> Required work:
- A) Rewrite the paragraph of the fault-handling passage that begins "The main role of the Fault Handler module" as a concise bulleted list that keeps its main facts.
- B) According to the fault-handling passage, which response is sent to the request's owner when a time-sensitive request is replicated?

The main role of the Fault Handler module is to provide a fault-tolerant service for each request by selecting the relevant fault tolerance technique. The replication technique should be employed only if there is more than one device that can serve the request. In addition, it should not be employed for all types of requests because this will not be an economic desire. For time-sensitive requests, replication is applied through serving each request by k + 1 devices, simultaneously. These k + 1 devices comprise the primary allocated device besides a set of k backup devices. The first incoming response from any device of the k + 1 devices is considered to be sent to the request’s owner. The other devices will be informed to stop working on the request. Determining the value of k is a challenging task because extra copies could exhaust the cloud resources and could cause money lost from the provider perspective. On the other hand, the underestimated value of k may cause resubmission or rescheduling of requests, which is not suitable for time-sensitive requests. So, it is important to choose a reasonable value of k for each request.

> Data entries:
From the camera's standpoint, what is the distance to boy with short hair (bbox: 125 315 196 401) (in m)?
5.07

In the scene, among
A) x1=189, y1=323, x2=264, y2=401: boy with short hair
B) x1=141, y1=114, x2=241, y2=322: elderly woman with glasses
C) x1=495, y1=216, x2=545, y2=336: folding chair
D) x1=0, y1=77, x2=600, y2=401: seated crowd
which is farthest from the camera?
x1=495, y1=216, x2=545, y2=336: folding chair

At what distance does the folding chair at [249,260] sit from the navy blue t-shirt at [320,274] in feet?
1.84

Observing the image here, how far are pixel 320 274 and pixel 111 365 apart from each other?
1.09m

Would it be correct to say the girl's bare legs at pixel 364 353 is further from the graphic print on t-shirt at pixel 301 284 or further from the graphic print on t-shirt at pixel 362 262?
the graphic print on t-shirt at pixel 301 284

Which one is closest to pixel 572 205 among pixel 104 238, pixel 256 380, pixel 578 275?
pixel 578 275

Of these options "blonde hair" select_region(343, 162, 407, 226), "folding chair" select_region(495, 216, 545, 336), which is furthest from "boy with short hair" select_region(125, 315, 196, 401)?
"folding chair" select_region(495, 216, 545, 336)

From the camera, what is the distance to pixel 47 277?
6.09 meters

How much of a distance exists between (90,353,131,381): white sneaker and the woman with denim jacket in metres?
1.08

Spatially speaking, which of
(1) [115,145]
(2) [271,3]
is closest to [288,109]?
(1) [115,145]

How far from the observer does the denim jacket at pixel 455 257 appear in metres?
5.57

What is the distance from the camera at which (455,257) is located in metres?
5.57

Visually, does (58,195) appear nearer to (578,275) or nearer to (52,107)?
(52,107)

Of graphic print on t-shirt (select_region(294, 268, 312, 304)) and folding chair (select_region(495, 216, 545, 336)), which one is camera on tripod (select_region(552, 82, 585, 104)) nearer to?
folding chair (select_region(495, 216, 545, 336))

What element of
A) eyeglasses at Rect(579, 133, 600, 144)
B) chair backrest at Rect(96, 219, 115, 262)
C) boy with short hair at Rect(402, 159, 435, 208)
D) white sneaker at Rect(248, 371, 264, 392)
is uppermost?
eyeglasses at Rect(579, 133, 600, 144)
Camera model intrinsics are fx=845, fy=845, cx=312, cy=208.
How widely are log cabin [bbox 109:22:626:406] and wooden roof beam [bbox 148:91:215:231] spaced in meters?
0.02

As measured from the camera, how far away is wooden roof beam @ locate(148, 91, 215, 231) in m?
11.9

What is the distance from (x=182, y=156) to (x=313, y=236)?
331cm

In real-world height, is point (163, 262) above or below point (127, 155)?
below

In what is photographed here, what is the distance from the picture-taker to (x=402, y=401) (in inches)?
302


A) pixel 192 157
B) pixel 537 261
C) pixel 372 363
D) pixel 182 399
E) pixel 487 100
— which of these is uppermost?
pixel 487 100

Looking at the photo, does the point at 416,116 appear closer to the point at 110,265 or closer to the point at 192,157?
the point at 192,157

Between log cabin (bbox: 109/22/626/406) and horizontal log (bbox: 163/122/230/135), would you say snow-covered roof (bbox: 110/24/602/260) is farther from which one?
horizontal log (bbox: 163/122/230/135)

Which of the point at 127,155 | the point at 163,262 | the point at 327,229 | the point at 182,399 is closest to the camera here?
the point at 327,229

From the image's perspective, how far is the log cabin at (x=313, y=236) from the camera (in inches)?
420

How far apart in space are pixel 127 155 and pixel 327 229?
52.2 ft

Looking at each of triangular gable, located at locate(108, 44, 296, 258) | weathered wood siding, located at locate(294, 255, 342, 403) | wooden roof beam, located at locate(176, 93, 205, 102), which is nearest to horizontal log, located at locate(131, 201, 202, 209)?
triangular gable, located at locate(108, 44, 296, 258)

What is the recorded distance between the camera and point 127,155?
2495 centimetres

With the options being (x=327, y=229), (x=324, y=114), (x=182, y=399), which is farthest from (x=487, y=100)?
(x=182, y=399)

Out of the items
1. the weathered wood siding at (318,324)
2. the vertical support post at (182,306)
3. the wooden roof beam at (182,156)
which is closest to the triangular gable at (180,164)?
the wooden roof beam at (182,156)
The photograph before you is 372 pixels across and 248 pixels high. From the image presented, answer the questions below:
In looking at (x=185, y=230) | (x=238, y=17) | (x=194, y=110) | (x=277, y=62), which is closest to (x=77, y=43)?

> Answers in order:
- A)
- The Fault Handler module gives each request a fault-tolerant service by selecting the relevant fault tolerance technique.
- Replication is used only when more than one device can serve the request, and not for every type of request, since that would be uneconomical.
- For time-sensitive requests, k + 1 devices serve each request simultaneously: the primary allocated device plus k backup devices.
- The first response from any of the k + 1 devices goes to the request's owner, and the other devices are told to stop working on the request.
- Choosing k is hard. Too large a value can exhaust cloud resources and cost the provider money. Too small a value can force resubmission or rescheduling, which does not suit time-sensitive requests.
- A reasonable k must therefore be chosen for each request.

- B) The first incoming response from any of the k + 1 devices.